Wednesday, March 31, 2010

Still Pregnant!

Page 230 (Collier)
“One kind of code-switch is conversational, which can be a signal ‘that the students feel a common bond among themselves and a teacher’. To allow the child to express himself/herself can motivate the student, which encourages learning.”

I never thought of a student switching their language as code switching, instead I saw it as a student speaking broken English. This made me really think about judgments I have made on ESL speakers. I also thought how unintelligent they may sound but in reality they are really “learning” the language. I have never had the experience where my students code switch in the classroom.

Page 35 (Rodriguez)
“. . . the clash of two worlds, the faces and voices of school intruding upon the familiar setting of home.” (of course I had the same as Jill)

This really made me think about how separate the school life is from their home life. The comfort Richard had when he was home, versus how uncomfortable or silenced he felt in school. This first hand experience was very moving. It was so sad to see how the dynamics of the family changed because they wanted to teach their children English. I understand, in the eyes of the parents, how important it was for their children to learn the dominant language, but to lose their culture was very sad.

This really made me think about the ESL program at our school. I believe it is the pull-out method. Students are in ESL for a maximum of three periods a day. There is one ESL teacher, who does not speak the language of all his students. How much can he be helping them? I have a student from China and I know Mr. P does NOT speak Chinese. So how does he help him?

I got a new student yesterday, directly from Cape Verde. I was called by the Guidance Counselor and was told that he does not speak one word of English, but they needed to put him somewhere. How sad is that. . . there is no way for me to communicate with him. What do I do? (not to mention a sub will be in there on Monday)


  1. Lindsay,

    The idea of ESL in schools really makes me nervous. I have no training and would not know what to do if I had got your Cape Verde student. I honestly don't know! I guess this goes to show that bilingualism isn't really valued or embraced in our schools if teachers, like me, aren't ready for it. There needs to be training, and some something! I honestly wouldn't know what to do. I couldn't even handle watching "Home Alone" in Spanish while covering for a foreign language teacher Friday! Yikes!

  2. Oh....

    And I'm sorry you're still pregnant! He/She will come soon!

    : ) Meg

  3. Our school doesn't even HAVE an ESL program. All of the students in Warwick are sent to one of the three high schools for the ESL program. And with that, I'm not even sure what is involved in the program. I agree with Megan that we don't have any type of training for us as teachers.

    Lindsay, I can see where it might be overwhelming to have a student who doesn't speak English in your classroom-- for both you AND the student. It frustrates me that they put him in your classroom because they 'have to put him somewhere.' It just shows how unready our schools are for students who are non-English speakers.
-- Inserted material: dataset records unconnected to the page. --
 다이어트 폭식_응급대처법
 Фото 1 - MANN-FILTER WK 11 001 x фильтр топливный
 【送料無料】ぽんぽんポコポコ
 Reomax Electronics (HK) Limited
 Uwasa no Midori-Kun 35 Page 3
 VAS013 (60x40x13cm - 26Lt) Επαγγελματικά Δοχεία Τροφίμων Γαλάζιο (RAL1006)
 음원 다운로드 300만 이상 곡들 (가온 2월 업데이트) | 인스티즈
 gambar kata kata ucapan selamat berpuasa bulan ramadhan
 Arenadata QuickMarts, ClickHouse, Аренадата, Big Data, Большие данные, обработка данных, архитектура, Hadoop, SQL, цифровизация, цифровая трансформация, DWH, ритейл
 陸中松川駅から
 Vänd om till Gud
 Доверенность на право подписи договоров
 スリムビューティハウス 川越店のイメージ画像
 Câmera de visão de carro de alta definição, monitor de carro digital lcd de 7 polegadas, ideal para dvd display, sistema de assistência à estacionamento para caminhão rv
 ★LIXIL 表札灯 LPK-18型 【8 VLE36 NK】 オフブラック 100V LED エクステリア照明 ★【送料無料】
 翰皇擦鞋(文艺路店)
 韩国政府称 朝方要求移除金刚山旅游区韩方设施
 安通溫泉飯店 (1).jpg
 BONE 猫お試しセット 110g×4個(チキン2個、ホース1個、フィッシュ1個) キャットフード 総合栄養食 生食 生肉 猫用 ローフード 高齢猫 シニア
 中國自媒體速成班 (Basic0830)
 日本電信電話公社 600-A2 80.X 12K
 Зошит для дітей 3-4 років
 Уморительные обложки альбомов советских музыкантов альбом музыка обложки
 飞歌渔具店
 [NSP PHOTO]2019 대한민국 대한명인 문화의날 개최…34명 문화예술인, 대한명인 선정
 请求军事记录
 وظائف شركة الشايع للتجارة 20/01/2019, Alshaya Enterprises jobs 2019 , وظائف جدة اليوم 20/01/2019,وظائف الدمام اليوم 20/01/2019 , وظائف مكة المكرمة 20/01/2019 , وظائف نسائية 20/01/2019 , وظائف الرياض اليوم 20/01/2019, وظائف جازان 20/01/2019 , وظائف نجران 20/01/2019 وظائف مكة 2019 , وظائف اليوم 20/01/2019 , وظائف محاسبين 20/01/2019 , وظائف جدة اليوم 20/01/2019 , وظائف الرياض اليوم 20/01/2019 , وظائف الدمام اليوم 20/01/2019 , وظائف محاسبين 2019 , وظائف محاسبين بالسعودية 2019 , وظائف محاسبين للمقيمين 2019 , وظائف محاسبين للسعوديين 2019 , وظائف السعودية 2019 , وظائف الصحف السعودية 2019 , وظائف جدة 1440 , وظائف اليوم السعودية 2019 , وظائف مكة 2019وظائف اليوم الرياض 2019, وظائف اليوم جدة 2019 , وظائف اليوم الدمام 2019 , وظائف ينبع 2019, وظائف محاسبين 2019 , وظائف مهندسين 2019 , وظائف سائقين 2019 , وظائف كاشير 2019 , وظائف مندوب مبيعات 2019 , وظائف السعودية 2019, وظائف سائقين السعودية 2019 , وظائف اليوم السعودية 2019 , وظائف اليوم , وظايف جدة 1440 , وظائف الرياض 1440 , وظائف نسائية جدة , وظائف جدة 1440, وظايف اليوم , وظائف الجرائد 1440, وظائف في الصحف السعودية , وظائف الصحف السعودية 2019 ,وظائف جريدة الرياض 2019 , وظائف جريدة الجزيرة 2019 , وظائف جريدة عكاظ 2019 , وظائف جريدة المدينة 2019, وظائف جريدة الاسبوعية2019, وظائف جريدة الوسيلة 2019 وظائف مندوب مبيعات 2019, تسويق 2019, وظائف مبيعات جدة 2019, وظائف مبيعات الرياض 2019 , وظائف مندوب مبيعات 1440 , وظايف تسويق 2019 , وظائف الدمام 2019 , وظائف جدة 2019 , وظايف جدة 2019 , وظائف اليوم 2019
It also makes me think about how when/if your student begins to learn English, how it is going to impact that students family life-- I think we need more resources!!!

    Hang in there mama-- any day now! :)

  4. First - Me + Blogging = Nightmare... I apologize if I have partial posts somewhere for all of you to read!!! I type and then things disappear!

    Second - Pop that baby out!!! I'm guessing April 5th tho... sorry!!! Only a few more days!! Jill - your job of bringing in pictures is coming soon! :)

    Third - Lindsay -

    I completely understand your frustrations about the ESL program at your school. You are placed in an unfair situation with your new student as one, there is no common language, two, you're leaving, and three, there's no support! We have an ESL teacher who does not even speak a 2nd language running the program at Rogers. It's such a disservice to the students!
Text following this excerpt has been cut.